You made the choice to structure the paper using applications which leads to a lot of redundancy as some methods are the same across the applications e.g., the DEM and analogue model share the same automatic topographic analysis while the numerical and analogue models share the same approach to use strain and characterize fault evolution over time and space.

I suggest that instead of structuring the section 3 by application you could structure it by approach or functionality and present how a functionality is used for each application.

At the beginning of section 3 you could present the applications, and then describe your functionalities, how they work, what they do, when to use them etc. with some nice illustrations.
There is a problem with the references across the paper. I don’t know how this occurred but there are a lot of citations in the text that are not in the reference list. You should double check that before re-submitting the article.
Finally, because the paper is very oriented about the Python package, it is referred several times and its content is described, I had a closer look to it. I have some suggestions that I think could benefit its spread and use but I do not think that the authors need to address them for the paper to be published.

Line by line comments:
L107: “Each component of the network consists of nodes (points defined by location x- and y-coordinates) and edges (connections between nodes)”

This sentence seems appropriate to introduce here that this (nodes + edges) is called a graph, particularly because it is the title of the subsection and that you use the term graph at line 112.
L137: I am sorry, but I do not understand what “edit the network” means in this context.
L185-187: What is actually detected by the Canny algorithm? In the jupyter notebook we can see that the method is conveniently implemented in the scikit library but the actual quantity and approach utilized to detect “edges” and what it means in the physical world is not clear to me. It is a very important step of the method presented here, and even if it is not implemented by the authors, it would be nice to have an overview of the approach.
L188-189: “non-fault-related components exhibit distinct geometric signatures; they are subsequently filtered out in using dedicated functions based on curvature and length”

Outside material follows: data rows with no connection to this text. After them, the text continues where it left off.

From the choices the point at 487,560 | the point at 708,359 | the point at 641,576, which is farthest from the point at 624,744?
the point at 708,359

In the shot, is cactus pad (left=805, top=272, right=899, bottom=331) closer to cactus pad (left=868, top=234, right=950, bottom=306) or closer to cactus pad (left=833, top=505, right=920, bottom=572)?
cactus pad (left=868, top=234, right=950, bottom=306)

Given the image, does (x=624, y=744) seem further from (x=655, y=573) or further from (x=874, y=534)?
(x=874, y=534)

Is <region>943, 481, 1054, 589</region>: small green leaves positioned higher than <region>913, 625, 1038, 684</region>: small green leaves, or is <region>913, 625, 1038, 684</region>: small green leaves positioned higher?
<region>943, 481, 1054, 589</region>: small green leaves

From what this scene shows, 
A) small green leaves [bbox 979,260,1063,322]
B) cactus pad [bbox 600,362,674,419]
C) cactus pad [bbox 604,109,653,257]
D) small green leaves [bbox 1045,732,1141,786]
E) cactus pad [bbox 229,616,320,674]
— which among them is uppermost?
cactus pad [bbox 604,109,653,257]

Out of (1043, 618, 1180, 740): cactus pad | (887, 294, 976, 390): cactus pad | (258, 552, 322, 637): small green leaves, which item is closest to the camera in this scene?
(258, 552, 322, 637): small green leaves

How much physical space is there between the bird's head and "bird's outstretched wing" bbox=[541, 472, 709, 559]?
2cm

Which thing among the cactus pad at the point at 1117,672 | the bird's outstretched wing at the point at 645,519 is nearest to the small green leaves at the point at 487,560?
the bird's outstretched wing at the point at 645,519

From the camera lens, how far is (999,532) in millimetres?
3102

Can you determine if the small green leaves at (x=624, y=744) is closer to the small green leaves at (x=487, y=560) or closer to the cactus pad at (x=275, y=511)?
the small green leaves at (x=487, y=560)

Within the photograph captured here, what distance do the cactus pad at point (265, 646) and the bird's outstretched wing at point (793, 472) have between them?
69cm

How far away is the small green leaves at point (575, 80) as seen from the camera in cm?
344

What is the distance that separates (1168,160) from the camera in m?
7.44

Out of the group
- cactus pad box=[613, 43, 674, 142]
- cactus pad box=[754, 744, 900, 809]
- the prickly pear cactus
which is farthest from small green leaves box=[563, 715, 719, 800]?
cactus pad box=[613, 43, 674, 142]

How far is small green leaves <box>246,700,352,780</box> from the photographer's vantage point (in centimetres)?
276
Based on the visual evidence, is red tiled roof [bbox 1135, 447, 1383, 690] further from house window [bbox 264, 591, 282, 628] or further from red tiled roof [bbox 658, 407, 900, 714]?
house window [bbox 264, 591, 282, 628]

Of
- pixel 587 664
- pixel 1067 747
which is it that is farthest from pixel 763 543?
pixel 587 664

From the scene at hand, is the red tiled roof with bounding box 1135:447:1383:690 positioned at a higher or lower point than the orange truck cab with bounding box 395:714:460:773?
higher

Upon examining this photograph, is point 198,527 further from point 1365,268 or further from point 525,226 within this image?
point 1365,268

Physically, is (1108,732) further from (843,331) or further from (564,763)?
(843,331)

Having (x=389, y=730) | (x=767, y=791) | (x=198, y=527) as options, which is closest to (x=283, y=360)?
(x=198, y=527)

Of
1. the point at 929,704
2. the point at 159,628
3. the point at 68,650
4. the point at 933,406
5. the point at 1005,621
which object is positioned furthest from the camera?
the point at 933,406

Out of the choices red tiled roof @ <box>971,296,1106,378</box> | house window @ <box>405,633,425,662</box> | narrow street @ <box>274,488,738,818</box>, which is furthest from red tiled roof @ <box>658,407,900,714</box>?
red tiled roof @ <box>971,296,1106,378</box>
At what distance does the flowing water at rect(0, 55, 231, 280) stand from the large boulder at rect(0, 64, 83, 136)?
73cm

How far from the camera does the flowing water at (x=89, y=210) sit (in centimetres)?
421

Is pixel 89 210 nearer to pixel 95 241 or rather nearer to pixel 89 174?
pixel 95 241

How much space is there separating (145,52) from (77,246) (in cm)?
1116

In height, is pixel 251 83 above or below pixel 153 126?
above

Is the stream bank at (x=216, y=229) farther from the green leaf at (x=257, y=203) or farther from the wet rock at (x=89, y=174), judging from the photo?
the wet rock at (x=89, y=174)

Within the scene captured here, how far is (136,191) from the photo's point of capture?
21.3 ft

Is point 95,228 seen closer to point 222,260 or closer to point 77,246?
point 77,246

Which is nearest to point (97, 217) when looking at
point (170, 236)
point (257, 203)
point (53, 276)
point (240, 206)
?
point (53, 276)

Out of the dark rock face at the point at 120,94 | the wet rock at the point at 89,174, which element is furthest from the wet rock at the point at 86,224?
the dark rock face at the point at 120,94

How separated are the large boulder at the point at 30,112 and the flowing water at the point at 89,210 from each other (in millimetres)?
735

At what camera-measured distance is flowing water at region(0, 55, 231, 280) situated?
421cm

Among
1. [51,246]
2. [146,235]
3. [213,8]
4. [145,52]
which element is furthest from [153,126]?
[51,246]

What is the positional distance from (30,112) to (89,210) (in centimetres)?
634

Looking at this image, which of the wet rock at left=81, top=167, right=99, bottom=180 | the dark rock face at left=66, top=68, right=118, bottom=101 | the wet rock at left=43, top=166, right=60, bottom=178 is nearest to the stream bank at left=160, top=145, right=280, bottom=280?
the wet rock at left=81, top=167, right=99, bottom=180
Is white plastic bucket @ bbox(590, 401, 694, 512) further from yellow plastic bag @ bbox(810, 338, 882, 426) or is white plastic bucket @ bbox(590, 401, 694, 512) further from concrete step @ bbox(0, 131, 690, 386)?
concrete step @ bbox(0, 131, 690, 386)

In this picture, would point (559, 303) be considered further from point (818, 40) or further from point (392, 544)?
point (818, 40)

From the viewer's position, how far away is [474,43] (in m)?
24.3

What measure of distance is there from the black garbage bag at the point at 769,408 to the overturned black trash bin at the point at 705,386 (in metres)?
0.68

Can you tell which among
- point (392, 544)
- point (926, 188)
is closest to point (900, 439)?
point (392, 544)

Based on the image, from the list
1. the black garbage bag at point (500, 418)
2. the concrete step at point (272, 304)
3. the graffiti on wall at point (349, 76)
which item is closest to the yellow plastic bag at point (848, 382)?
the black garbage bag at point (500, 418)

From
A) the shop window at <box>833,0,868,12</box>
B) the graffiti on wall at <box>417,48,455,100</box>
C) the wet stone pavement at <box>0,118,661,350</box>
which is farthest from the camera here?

Interesting! However, there are no real details in the manuscript on how this important step is taken. Looking into the jupyter notebook tutorial we can see that the scikit method called “remove_small_objects” is used, with a parameter “min_size=30” pixels. This value sounds arbitrary. Is there a generic way to choose it? If the surface of the covered ground or the resolution of the DEM was different, would that value change? L215: “a virtual cross section is drawn perpendicular to the fault axis until reaching a predefined maximum distance”

How is that predefined maximum distance chosen? In the notebook it is set to d=12 (no units indicated so I assume it is also in pixels?), same question than in the previous comment: will that value change if the surface and/or resolution of the DEM changes? How can you be confident enough that using a constant value for all faults may not lead to crossing another fault depending on where you are performing the analysis?
L271: “In the following, we use a relative threshold optimized to highlight fault structures.”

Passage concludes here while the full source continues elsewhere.